REQUIRED TASK.
Repeat word for word the stretch of the listing from the line containing "How far from" through the line containing "2292 millimetres", including both of those lines.

DATA PROVIDED.
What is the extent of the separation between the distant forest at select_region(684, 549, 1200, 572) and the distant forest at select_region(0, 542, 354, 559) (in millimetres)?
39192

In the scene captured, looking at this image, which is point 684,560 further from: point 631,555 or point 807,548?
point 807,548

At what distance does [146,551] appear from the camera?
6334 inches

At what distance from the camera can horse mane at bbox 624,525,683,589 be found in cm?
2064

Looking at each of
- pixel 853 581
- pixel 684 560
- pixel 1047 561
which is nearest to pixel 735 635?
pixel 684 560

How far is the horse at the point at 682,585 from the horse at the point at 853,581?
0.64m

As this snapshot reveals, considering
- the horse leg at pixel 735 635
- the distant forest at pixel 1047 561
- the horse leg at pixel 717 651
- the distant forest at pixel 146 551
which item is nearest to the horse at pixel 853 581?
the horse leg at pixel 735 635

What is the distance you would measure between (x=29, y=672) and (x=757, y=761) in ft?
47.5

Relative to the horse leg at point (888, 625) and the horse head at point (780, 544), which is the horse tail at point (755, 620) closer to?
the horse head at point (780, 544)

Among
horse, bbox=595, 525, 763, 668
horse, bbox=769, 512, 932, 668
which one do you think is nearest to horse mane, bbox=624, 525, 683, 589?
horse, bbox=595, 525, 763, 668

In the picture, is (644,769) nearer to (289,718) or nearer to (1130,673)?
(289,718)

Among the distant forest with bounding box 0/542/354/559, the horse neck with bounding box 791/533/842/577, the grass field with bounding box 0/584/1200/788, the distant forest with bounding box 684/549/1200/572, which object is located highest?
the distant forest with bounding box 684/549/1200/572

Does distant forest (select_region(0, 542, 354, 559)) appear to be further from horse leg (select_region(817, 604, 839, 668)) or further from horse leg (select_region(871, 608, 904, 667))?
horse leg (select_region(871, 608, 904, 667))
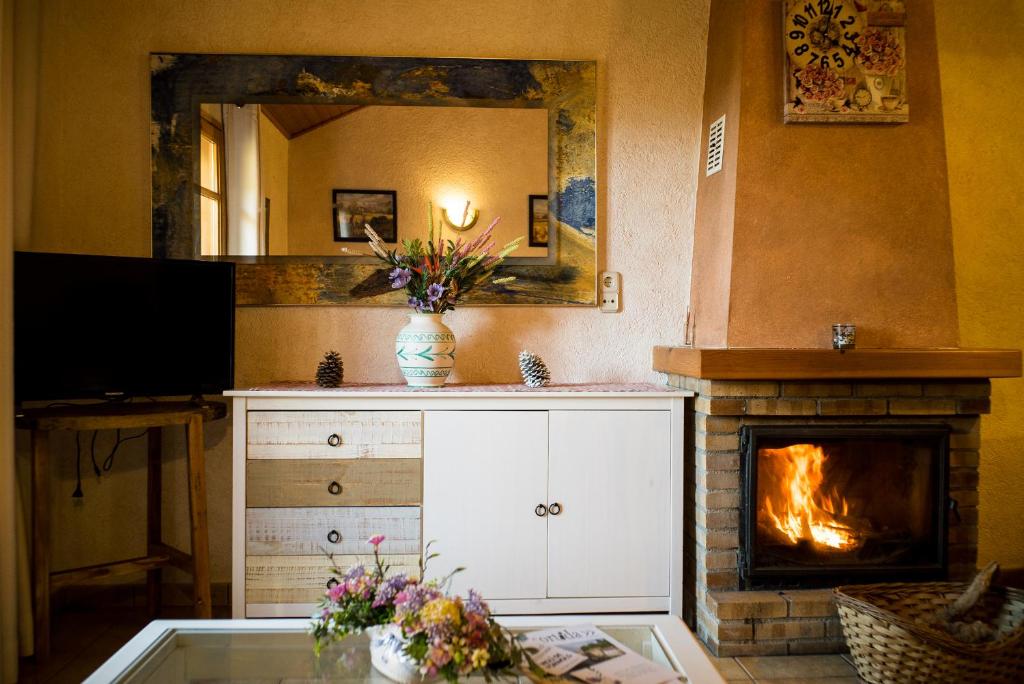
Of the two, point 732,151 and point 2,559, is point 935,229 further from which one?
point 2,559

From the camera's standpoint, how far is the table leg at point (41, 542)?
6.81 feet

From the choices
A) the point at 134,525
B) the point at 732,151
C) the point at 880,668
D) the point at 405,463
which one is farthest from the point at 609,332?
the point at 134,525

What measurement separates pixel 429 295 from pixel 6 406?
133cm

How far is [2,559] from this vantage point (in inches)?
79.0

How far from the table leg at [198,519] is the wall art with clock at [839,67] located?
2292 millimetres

==

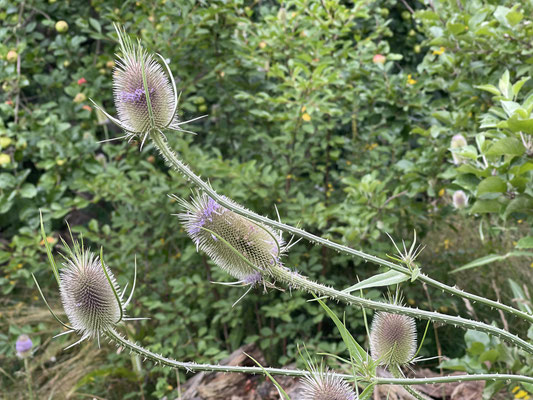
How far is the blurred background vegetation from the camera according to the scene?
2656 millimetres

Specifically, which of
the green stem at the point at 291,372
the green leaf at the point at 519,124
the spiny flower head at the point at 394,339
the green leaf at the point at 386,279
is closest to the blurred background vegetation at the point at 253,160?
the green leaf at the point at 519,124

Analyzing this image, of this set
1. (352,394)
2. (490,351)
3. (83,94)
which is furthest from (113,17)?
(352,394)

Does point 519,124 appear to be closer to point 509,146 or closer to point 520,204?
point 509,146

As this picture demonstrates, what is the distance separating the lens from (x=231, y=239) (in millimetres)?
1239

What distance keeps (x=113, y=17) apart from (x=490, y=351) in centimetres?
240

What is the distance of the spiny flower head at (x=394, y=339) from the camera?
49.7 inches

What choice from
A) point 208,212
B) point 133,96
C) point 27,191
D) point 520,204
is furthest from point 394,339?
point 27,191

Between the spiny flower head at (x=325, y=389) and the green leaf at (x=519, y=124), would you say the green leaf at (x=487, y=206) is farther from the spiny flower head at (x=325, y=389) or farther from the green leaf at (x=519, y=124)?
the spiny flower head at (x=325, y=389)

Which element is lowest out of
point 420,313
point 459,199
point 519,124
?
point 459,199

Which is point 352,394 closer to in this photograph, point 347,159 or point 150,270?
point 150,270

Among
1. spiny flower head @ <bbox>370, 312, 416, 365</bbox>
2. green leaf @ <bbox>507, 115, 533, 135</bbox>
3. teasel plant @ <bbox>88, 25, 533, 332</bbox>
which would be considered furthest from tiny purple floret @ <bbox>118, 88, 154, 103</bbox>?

...

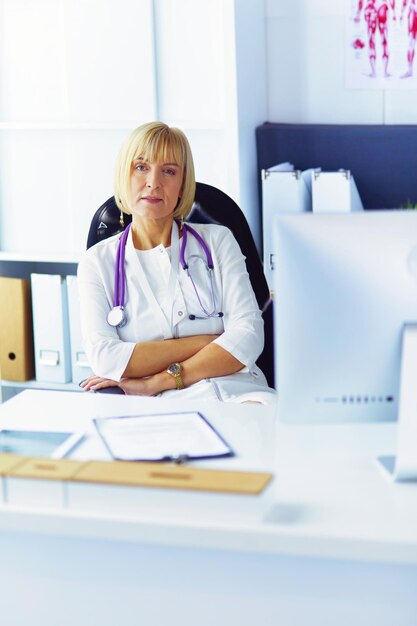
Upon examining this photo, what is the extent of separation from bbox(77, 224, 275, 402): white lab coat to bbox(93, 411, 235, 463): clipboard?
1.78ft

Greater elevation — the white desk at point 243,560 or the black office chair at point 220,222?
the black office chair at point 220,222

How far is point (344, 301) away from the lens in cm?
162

WRITTEN ANSWER.
How far from the table leg at [198,519] is the wall art with clock at [839,67] located?
2292 millimetres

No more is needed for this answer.